_Texto fornecido:_
Qual o sentido dos sonhos?

Eu parei de ouvir música.

Eu parei de ouvir música porque as que antes me causavam emoção, começaram a incomodar feito furadeira na casa do vizinho em manhãs de sábado. Passei a ficar irritada até com o som que o tênis fazia durante minhas caminhadas, com o farfalhar das cortinas do meu quarto, enquanto o vento cumpria seu papel.

Eu parei de ouvir as músicas que um dia me fizeram fechar os olhos e flutuar por lugares onde nunca estive, e senti que parte da minha identidade estava sendo guardada em alguma gaveta sem puxador. Decidi usar fones, mas para ouvir o que? Enjoei dos podcasts habituais e a voz pausada da minha narradora preferida me fazia ter a sensação de perda de tempo. Estava acelerada e nem percebia que me tornava, gradativamente, um animal em sofrimento.

Meu novo incômodo me faz notar os passos de minha mãe pela casa e os episódios de tosse dela, que antes passavam despercebidos. A dobradiça da porta do armário na cozinha, a panela que desencaixo de dentro de outra maior para cozinhar. O teclado no qual trabalho. O sacolejo da carrocinha acoplada à moto do condomínio que recolhe o lixo. Tudo passou a me incomodar.

Resolvo sair de casa. Quando o motor do carro começou a fazer esse ruído? No rádio, que liga toda vez que a chave toca na ignição, as últimas notícias do… Desligo.

Paro na padaria. Pratos, talheres e xícaras formam uma orquestra desarmonizada durante o café da manhã. Por que as pessoas conversam tão alto em ambientes fechados? Vejo sonhos na vitrine. Aquele pãozinho doce recheado com creme de baunilha e coberto de açúcar geralmente me fazia esquecer dos problemas. É paixão de infância.

Me recordo que lá pelos quatro anos, passei uma manhã na cidade de Suzano (SP). Fazia muito frio e chovia. Enquanto esperávamos a garoa dar uma trégua na saída da estação de trem, minha mãe viu um carrinho desses que costumam ter pipoca, mas que vendia sonhos quentinhos, feitos na hora. O meu veio enrolado pela metade num papel branco, pouco aderente, e cheirava levemente à canela. Foi o melhor que comi até hoje.

_Tarefa proposta A:_
Organize como CSV de duas colunas, entrada e saída, os registros que começam na linha com "At what distance" e seguem até a linha com "Result: point 311,601", inclusive. Cada registro ocupa uma linha do CSV, com seu enunciado em entrada e sua resposta em saída, cada campo entre aspas e com as quebras de linha trocadas por espaços.
O texto e os registros não têm relação entre si.

Itens armazenados do conjunto de dados
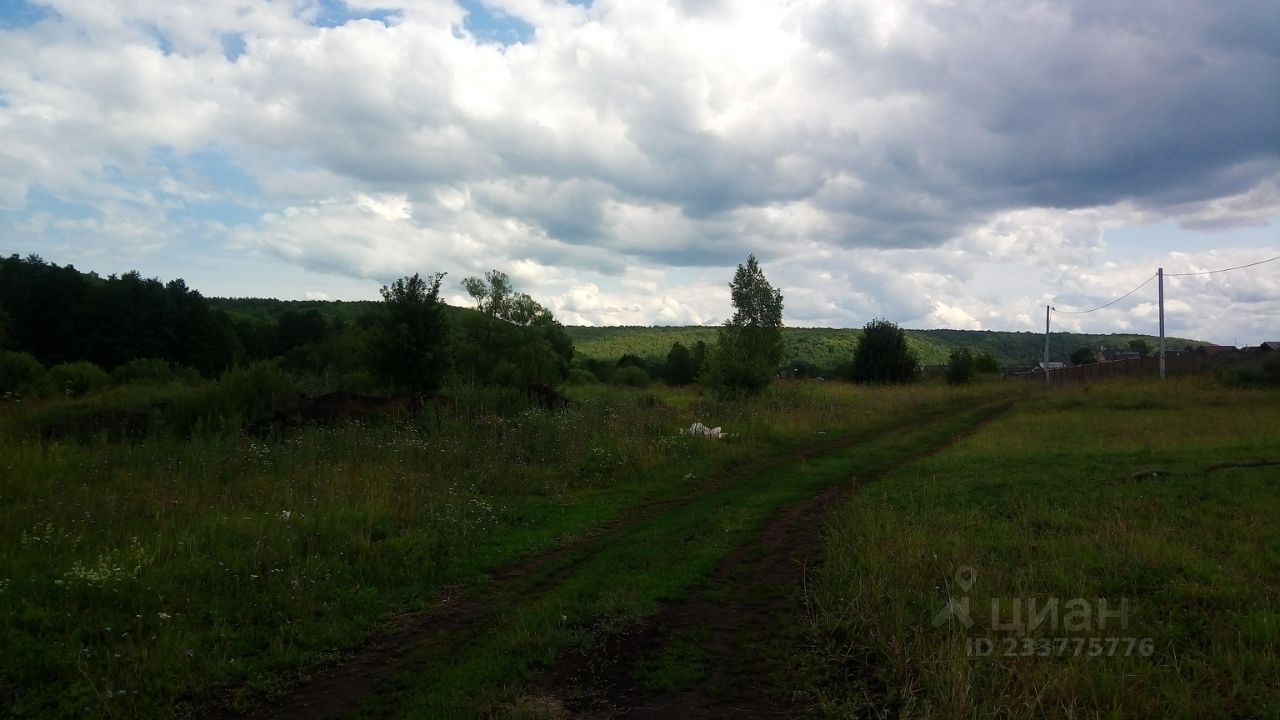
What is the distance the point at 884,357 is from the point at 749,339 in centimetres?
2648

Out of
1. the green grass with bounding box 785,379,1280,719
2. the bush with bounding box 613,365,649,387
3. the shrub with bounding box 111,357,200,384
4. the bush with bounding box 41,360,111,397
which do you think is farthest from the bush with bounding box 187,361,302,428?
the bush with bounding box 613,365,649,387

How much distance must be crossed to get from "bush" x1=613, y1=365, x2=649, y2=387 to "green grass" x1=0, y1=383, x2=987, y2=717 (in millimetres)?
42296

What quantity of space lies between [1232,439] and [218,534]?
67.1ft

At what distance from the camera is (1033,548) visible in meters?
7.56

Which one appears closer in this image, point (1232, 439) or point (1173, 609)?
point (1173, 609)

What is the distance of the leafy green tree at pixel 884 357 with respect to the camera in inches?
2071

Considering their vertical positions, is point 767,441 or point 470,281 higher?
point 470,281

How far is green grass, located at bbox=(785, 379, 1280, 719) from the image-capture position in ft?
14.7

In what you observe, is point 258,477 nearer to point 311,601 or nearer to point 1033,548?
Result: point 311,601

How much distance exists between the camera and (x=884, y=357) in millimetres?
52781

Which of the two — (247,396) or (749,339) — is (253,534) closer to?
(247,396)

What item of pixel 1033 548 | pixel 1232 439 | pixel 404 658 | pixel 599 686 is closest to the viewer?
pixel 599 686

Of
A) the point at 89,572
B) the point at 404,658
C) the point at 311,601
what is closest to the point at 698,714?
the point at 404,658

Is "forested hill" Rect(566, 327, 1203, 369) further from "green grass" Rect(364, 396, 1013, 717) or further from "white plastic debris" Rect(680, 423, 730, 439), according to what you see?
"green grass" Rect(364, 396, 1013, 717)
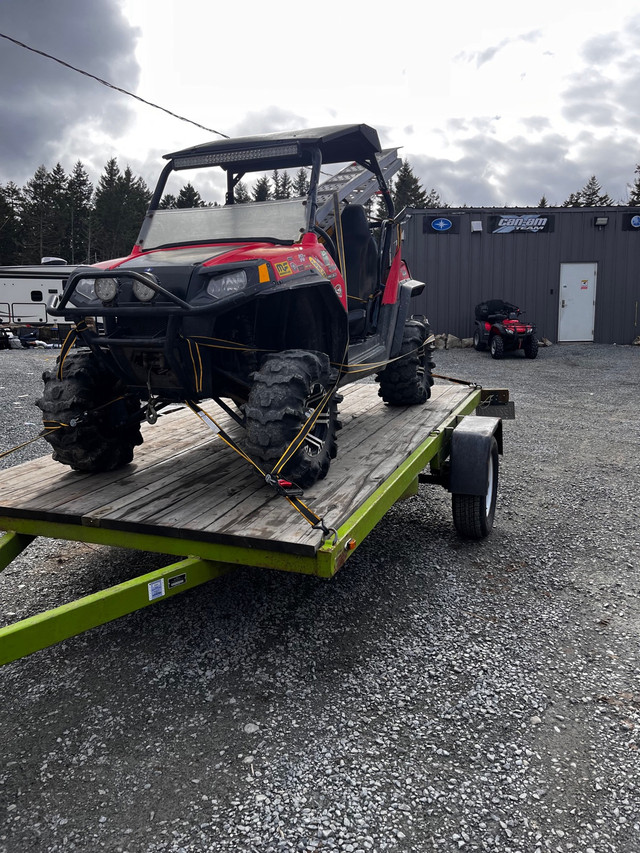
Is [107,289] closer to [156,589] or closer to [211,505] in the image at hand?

_Tarefa proposta B:_
No texto sobre os sonhos, em que cidade se passou a manhã fria em que foi comprado o sonho quentinho?

_Resposta da tarefa A:_
entrada,saída
"At what distance from the camera is (1033,548) visible in meters?","7.56"
"Which one appears closer in this image, point (1232, 439) or point (1173, 609)?","point (1173, 609)"
"What is the distance of the leafy green tree at pixel 884 357 with respect to the camera in inches?","2071"
"Considering their vertical positions, is point 767,441 or point 470,281 higher?","point 470,281"
"How far is green grass, located at bbox=(785, 379, 1280, 719) from the image-capture position in ft?","14.7"
"In what you observe, is point 258,477 nearer to point 311,601 or nearer to point 1033,548?","Result: point 311,601"

_Resposta da tarefa B:_
Em Suzano (SP).